Baltimore is a great example of refinance success in a market by enterprising lenders, and this month’s report shows another good opportunity in growing markets. To highlight, let’s look at the MCA Growth Table at bottom of page 2:
Every city on this list has seen significant increases in dollar volumes that drive revenue and profit for lenders (and put dollars in senior borrowers’ pockets), with many doubling compared to last year.

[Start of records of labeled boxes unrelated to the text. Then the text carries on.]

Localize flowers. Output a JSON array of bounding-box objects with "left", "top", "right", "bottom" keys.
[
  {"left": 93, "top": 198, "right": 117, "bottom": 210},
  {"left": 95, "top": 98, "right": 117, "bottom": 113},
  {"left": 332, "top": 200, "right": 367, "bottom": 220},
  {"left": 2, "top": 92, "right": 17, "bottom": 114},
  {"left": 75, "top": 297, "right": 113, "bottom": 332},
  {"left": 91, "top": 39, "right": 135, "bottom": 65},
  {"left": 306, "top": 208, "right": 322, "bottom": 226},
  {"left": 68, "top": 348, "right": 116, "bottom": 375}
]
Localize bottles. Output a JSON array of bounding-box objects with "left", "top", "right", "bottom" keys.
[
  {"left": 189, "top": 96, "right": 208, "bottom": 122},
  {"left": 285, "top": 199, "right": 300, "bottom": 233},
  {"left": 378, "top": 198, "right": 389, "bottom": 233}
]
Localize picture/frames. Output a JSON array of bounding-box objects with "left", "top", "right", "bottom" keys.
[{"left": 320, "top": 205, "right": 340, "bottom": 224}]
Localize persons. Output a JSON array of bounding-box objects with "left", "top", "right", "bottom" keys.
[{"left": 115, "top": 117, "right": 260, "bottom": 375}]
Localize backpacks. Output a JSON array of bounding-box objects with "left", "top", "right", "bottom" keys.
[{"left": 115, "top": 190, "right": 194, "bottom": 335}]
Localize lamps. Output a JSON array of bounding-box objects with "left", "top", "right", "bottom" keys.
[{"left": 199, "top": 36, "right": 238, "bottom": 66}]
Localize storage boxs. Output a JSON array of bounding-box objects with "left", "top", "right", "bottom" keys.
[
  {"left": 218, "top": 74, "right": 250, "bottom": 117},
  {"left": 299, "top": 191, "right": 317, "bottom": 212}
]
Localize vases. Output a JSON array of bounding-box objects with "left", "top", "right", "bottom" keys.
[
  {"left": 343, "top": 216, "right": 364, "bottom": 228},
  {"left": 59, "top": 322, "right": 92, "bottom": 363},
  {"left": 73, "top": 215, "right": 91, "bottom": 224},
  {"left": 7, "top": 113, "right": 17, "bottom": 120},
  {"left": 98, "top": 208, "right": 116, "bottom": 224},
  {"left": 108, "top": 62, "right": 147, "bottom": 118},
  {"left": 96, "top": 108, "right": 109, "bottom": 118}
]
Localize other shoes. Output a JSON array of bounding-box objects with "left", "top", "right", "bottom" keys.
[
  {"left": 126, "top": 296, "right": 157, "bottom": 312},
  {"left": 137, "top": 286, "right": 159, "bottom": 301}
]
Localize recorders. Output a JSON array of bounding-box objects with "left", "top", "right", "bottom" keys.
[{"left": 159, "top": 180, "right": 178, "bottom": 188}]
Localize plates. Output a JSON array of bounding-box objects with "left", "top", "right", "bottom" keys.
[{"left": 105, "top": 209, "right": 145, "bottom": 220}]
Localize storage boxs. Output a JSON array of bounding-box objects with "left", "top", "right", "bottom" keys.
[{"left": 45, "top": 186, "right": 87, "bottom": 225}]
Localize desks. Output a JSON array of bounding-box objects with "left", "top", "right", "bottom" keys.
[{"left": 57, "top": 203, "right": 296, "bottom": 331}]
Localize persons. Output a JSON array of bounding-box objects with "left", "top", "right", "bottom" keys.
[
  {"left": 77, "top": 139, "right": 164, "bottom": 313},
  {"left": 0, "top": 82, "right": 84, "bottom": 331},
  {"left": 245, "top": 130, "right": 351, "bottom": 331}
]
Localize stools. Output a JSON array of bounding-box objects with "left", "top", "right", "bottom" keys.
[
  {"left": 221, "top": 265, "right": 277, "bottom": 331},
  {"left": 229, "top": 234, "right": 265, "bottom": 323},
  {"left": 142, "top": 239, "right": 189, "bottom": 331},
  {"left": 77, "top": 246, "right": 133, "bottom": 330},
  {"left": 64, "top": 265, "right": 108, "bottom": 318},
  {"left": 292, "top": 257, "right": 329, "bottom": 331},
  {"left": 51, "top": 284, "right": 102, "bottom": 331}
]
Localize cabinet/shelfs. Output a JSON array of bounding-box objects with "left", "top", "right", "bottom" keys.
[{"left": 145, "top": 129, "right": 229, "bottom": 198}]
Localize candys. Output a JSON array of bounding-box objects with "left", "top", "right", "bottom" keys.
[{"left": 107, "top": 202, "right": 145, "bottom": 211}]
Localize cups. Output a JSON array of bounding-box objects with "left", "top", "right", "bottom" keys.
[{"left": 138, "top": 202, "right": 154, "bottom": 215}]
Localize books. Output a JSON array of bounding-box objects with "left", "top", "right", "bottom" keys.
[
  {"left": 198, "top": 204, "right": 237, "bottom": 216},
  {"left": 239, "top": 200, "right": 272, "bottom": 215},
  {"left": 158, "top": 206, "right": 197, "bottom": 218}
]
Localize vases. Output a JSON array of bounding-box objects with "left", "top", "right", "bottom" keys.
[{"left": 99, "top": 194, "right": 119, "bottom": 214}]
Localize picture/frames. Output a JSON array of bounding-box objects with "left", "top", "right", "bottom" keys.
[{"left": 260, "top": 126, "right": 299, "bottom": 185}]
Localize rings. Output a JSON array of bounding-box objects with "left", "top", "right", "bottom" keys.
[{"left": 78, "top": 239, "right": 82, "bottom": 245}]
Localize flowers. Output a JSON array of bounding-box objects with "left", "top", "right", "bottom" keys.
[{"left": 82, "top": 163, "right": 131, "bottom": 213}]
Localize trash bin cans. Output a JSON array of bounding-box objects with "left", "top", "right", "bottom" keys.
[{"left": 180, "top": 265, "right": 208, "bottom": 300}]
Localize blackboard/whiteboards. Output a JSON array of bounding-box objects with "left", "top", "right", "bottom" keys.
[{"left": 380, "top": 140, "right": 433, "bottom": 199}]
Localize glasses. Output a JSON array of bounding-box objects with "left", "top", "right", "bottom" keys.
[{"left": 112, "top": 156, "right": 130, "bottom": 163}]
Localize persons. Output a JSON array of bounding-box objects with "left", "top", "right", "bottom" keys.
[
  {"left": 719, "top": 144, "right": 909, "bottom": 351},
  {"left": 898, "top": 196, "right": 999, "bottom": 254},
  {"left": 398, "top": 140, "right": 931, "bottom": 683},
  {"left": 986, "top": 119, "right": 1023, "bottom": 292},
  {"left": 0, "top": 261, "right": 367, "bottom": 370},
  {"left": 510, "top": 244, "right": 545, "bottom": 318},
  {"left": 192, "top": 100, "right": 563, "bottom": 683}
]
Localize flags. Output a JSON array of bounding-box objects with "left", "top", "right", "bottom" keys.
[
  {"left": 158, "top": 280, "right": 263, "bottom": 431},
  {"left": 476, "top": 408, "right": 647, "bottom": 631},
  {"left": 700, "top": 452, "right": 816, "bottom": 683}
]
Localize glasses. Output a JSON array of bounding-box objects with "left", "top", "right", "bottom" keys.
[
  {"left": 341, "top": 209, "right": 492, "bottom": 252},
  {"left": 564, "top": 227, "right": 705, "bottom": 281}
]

Since we’re showing you the result of lenders’ collective efforts in these areas it goes without saying that you won’t be the first to discover these growth opportunities, but the scale of these markets suggest that there could easily be more potential here than is currently being tapped.
We’ve consistently noticed that despite the large numbers of active lenders in big markets, many metro areas still look relatively under-served compared to rural communities when we look at senior households per active lender on our Market Opportunity Report, but it also is evident on this report in a more bottom line measure: average loans per lender. Check out the table below for a quick look:
It’s worth pointing out that Brooklyn shows up at the top of the MCA chart and here as well, but notice that Chicago has both the most active lenders and second highest loans per lender average. Sure, it’s hard to make a living just originating three loans a month in Chicago if that’s all you’re doing, but remember that’s the average – there are a lot of lenders doing much more than that in just that one market. Same goes for the other cities listed here, which have more active lenders than every other city but still show decent volumes per lender.
For those inclined to be pessimistic we freely admit that there are also a lot of lenders that do less than average in each of these cities, just as there isn’t a silver lining without a dark cloud. In the meantime, our optimistic clients can keep thinking about how lower upfront costs can reach a whole new customer base that doesn’t want every last dollar in their hands today.
If there’s any truth to the long touted statistic that 4 out of 5 senior homeowners don’t have a mortgage (and we think there is), then it stands to reason that lenders offering an efficient means of making that equity available for future emergencies at little cost today breaks new ground for where this industry can go from here.